Phil looked up at me slightly sternly, as if he’d never seen me before, and replied, “And that that would be under?”

“Under?” I thought to myself, my mouth falling open in astonishment. “Uh, do you need a reservation? I didn’t make a reservation,” I mumbled, clearly taken off guard by this apparent change of protocol.

“Today, yes,” Phil replied brusquely. “It’s homecoming weekend.”

How ironic that my own homecoming now necessitated the need for RESERVATIONS! And I had none. “How long is the wait?” I asked still somewhat in disbelief that I was not going to be momentarily ushered to a cozy table for five.

“About an hour,” Phil replied. “Maybe more.”

“Never mind,” I said turning from Phil back to my friend and her three children and motioning them towards the door.
“Let’s go to Steak and Shake,” I said as we made our way back to my Chevy and piled in. But still, I was somewhat shell-shocked. I’ve made so many trips back to Galesburg and never before had I not been able to get a table at The Landmark.
Maybe it’s true that you can’t go home again. So much of the town had begun to feel different to me. So much of it changed. Friendly faces gone. My childhood home now occupied by a new family who keep the shades tightly drawn, never letting in the sun or curious glances from previous residents.

And now I couldn’t even get into The Landmark. Surely, this town no longer had a place for me. But that evening after a rousing wrestling match with my young godchildren, I was still thinking about The Landmark. “Maybe I could call and make a reservation for lunch tomorrow,” I said to my friend Jo, still partially in disbelief that such forethought and planning was even necessary.

“I’ll do it,” Jo replied, reaching up to grab the slim phonebook from the top of her refrigerator.

The following day arrived dreary and overcast. After a morning of pancakes, coffee and the busy chatter of the children, we again piled into the car to go to The Landmark. This time, with trepidation. Would our reservation have been recorded properly? Would there be a problem that would prevent our entry?

Again we came through the front door and Phil sat sentry at his usual spot.
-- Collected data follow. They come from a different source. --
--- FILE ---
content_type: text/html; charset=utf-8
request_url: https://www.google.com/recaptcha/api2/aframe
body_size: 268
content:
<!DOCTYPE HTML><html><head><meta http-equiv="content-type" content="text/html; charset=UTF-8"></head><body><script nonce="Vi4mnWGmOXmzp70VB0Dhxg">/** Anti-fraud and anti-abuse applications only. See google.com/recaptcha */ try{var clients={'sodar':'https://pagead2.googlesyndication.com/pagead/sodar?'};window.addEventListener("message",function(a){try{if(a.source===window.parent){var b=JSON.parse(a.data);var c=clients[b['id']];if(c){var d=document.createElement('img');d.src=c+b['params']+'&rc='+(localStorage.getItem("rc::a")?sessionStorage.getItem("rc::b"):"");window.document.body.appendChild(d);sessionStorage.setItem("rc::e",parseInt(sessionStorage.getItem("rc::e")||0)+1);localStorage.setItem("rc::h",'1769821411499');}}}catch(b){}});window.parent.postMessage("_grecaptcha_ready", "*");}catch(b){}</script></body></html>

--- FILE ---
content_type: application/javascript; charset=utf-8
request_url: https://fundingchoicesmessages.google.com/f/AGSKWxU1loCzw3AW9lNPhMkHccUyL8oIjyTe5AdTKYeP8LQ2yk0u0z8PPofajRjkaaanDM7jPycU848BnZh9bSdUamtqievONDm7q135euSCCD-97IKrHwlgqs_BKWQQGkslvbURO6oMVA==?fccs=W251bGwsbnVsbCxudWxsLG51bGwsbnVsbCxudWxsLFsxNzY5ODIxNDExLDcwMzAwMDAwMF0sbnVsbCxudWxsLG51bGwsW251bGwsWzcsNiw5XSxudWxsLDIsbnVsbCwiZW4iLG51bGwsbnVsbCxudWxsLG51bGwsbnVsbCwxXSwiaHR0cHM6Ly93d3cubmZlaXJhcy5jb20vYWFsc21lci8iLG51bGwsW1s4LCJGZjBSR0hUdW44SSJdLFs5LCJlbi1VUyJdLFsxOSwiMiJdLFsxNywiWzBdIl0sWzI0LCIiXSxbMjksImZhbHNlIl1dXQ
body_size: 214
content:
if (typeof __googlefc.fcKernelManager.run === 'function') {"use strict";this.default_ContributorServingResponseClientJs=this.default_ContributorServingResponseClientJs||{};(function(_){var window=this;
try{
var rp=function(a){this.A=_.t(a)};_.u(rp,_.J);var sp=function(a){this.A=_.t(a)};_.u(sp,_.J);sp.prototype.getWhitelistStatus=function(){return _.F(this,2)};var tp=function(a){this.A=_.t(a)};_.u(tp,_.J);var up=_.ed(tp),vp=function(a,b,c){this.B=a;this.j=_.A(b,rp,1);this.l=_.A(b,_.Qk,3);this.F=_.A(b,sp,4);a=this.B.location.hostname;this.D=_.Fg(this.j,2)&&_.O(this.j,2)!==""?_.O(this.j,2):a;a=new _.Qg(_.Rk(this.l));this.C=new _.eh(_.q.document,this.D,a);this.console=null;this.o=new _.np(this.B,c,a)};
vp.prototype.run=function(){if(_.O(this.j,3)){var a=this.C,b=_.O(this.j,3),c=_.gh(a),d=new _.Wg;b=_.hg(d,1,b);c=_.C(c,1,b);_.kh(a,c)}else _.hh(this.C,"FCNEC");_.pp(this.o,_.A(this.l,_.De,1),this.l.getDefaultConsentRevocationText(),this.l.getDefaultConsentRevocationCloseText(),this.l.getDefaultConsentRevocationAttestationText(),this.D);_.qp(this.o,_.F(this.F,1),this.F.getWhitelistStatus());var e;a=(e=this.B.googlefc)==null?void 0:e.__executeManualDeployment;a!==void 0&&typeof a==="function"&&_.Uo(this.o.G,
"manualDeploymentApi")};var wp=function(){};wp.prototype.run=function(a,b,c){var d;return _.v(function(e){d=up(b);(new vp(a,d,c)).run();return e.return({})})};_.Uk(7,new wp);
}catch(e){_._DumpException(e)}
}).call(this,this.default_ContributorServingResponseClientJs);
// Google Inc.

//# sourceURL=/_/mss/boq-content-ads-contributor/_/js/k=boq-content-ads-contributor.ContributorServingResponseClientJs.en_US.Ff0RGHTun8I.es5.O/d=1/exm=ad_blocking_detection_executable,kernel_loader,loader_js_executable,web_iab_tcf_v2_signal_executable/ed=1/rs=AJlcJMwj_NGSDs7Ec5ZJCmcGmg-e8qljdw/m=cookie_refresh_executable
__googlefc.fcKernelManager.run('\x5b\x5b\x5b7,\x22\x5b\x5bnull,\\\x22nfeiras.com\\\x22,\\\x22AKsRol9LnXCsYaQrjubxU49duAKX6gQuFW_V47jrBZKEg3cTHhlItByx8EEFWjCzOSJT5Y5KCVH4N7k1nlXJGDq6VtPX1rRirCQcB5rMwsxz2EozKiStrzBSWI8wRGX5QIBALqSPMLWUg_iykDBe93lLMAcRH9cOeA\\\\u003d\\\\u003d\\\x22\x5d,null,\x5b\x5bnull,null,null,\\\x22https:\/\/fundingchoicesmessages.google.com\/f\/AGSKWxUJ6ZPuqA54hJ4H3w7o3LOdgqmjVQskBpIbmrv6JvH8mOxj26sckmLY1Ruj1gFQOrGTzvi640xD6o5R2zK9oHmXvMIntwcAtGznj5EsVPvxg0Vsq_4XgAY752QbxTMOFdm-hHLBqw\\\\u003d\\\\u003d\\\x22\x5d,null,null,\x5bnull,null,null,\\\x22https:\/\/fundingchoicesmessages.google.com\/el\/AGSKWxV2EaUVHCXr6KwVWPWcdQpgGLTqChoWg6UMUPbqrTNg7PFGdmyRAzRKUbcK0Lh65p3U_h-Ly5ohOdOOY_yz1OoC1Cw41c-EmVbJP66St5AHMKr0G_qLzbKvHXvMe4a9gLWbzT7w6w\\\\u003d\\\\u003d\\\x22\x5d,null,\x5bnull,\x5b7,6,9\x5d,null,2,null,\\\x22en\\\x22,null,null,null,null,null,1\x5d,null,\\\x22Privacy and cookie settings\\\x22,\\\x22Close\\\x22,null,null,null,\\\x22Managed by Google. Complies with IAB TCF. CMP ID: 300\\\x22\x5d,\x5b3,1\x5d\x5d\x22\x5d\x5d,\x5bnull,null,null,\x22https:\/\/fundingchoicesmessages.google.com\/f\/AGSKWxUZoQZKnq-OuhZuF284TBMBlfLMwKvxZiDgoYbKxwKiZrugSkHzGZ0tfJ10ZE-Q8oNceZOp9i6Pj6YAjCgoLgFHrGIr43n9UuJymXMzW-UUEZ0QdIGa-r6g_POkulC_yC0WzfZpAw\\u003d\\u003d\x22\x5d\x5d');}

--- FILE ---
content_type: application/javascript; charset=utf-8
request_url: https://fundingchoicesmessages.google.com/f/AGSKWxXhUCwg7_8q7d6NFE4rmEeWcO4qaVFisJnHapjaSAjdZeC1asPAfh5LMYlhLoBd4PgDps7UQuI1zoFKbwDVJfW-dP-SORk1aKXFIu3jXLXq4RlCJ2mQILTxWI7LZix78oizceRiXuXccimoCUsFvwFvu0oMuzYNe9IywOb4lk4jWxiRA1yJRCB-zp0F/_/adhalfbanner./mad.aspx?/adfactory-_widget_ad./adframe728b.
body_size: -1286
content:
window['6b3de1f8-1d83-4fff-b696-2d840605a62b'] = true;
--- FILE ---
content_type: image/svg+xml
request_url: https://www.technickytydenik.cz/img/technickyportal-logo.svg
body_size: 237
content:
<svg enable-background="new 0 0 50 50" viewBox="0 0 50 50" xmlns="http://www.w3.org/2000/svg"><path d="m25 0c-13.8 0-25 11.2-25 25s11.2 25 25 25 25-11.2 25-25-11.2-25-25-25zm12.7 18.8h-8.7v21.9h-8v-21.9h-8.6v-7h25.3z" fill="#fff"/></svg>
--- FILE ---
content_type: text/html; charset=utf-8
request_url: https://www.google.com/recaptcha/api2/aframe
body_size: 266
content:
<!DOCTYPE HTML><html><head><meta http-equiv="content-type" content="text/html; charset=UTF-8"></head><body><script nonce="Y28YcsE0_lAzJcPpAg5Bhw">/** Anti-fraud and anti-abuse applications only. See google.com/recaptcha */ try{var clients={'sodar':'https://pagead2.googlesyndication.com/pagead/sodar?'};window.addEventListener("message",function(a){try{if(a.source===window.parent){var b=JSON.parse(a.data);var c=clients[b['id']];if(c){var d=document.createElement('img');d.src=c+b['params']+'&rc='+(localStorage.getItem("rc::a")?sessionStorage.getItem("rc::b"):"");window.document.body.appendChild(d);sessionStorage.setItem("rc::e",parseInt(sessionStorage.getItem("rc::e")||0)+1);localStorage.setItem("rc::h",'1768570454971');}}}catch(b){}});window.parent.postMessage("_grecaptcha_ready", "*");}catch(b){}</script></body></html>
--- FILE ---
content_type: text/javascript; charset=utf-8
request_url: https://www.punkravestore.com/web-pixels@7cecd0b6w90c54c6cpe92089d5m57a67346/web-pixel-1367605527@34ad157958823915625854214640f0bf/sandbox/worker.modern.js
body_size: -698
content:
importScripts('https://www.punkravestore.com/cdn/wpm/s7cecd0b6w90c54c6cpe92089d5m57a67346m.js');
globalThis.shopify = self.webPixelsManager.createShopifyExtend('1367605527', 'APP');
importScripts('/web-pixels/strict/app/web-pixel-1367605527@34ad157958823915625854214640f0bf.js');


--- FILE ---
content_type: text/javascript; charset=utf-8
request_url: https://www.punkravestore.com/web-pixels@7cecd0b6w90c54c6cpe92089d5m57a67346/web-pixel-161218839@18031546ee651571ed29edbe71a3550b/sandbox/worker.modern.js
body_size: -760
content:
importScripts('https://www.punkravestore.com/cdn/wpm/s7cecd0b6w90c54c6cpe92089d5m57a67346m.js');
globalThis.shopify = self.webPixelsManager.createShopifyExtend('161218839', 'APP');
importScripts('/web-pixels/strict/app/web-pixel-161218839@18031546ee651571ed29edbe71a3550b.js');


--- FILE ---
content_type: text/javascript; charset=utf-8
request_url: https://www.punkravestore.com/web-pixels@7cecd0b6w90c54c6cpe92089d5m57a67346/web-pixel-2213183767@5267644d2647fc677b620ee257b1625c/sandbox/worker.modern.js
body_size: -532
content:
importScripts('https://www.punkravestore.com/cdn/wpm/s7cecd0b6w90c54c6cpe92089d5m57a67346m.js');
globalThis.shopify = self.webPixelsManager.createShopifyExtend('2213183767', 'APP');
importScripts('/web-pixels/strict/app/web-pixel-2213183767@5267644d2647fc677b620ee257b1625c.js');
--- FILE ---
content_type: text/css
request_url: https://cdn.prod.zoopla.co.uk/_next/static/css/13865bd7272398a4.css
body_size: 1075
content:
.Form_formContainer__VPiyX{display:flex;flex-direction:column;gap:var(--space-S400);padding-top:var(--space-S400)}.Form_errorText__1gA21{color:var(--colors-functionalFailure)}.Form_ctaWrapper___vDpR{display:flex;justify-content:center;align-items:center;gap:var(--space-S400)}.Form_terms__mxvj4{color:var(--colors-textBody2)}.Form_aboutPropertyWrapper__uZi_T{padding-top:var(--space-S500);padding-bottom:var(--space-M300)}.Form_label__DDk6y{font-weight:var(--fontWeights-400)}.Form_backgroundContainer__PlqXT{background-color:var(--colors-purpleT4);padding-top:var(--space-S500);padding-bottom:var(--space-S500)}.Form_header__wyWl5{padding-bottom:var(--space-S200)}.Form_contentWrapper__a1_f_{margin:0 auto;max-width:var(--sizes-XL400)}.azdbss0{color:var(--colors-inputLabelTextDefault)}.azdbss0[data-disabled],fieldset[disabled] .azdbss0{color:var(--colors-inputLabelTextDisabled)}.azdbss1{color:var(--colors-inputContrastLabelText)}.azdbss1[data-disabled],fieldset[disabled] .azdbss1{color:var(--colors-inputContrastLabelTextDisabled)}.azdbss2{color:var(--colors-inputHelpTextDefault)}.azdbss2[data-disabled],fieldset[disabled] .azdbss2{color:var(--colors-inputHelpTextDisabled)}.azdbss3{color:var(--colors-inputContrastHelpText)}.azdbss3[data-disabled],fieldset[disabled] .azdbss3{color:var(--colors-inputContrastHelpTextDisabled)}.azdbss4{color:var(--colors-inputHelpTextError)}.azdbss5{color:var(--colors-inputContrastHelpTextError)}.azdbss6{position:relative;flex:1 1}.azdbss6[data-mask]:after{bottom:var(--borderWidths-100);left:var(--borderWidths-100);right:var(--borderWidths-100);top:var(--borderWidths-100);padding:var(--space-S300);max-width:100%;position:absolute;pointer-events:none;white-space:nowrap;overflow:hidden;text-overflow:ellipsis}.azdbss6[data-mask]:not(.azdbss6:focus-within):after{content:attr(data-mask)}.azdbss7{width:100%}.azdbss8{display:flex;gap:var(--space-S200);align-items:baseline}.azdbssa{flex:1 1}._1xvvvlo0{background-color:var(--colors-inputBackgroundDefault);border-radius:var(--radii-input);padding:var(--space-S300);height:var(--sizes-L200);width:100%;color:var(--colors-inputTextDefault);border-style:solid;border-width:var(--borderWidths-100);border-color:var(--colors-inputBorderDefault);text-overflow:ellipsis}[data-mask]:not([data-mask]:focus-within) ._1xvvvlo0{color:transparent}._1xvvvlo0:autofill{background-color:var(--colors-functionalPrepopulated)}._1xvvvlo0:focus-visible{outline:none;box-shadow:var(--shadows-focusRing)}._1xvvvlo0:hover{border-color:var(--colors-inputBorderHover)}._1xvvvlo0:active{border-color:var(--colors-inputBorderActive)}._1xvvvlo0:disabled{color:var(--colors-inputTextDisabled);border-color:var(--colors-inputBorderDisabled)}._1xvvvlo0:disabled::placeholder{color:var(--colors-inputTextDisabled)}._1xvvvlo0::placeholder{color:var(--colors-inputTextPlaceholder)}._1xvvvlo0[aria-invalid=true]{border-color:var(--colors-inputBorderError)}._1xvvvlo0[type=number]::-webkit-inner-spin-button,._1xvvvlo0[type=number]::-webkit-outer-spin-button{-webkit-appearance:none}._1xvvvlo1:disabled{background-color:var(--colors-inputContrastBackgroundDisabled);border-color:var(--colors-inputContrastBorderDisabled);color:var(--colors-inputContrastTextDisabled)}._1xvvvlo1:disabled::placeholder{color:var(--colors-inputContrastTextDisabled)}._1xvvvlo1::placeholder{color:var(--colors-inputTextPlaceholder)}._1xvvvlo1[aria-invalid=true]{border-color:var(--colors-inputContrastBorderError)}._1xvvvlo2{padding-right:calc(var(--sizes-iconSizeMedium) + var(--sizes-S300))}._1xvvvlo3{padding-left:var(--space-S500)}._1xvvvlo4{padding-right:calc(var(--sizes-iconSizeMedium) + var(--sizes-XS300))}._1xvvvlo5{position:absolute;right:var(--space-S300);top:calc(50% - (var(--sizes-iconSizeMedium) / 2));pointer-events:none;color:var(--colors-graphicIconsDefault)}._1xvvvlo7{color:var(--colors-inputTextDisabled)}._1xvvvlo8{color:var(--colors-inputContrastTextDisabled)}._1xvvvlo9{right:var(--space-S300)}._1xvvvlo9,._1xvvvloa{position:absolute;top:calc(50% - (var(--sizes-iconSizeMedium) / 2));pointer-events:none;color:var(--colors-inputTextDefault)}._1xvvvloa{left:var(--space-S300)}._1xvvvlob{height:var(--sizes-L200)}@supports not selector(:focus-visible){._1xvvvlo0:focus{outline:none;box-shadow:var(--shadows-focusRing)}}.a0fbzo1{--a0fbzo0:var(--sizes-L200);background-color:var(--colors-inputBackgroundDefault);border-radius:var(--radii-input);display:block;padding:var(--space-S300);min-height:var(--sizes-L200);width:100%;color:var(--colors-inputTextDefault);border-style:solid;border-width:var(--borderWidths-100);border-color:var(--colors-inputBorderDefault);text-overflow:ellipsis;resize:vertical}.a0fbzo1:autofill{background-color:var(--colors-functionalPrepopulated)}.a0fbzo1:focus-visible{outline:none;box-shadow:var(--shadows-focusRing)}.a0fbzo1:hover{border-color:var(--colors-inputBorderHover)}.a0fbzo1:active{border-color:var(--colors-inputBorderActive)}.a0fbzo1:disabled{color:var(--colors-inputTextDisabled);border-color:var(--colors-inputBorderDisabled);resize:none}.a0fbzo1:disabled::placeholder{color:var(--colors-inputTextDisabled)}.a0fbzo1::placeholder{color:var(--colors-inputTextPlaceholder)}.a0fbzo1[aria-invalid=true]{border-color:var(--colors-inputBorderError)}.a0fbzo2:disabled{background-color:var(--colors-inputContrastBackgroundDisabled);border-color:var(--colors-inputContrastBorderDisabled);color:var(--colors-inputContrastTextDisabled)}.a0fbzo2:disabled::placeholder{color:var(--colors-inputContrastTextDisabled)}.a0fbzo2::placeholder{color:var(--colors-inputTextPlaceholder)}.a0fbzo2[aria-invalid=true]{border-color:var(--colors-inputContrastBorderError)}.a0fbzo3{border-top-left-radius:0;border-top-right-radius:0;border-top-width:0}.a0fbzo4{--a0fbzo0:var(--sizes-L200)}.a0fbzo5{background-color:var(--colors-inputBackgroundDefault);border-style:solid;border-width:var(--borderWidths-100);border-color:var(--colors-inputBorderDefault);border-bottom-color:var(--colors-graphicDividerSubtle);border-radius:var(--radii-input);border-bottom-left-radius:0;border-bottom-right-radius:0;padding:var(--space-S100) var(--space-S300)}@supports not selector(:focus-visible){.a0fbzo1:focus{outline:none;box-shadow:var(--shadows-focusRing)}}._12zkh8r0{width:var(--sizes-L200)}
But this time, I was ready. “Reservation for Sumner for 12:30,” I said rather formally half expecting Phil’s brow to crease with anxiety.

But instead he stepped from behind his table and ushered us in with a smile saying “Right this way. We have your table all ready for you.”

And I followed him happily thinking this is how it should be. I’d begun to have serious doubts about my place in Galesburg. I lived here for ten years growing up, but with each return visit it seemed to become more and more foreign to me. Not getting that coveted table at The Landmark seemed to be the last straw. But as I sat enjoying my delicious bowl of Spinach Bisque I did feel like I was back home again. My former selves were still seated in memory all around me and all seemed right with the world.

As we rose to leave, I stopped at Phil’s counter to pay the bill. “Was everything ok?” he asked in his usual manner.

“Great,” I replied smiling in his direction, my annoyance of the previous day now dissipated as I signed the credit card slip and handed it back to Phil.

He took it from my hand and as I turned to leave he added, “It’s good seeing you here again.”

With that, any lingering reservations I had about my place at The Landmark also vanished. I exited knowing that no matter how much things changed in my hometown of 34,000, this place would probably always be here. And I’d have a place at the table and a bowl of Bisque just an order away. Just nowadays, I might have to remember to call ahead first.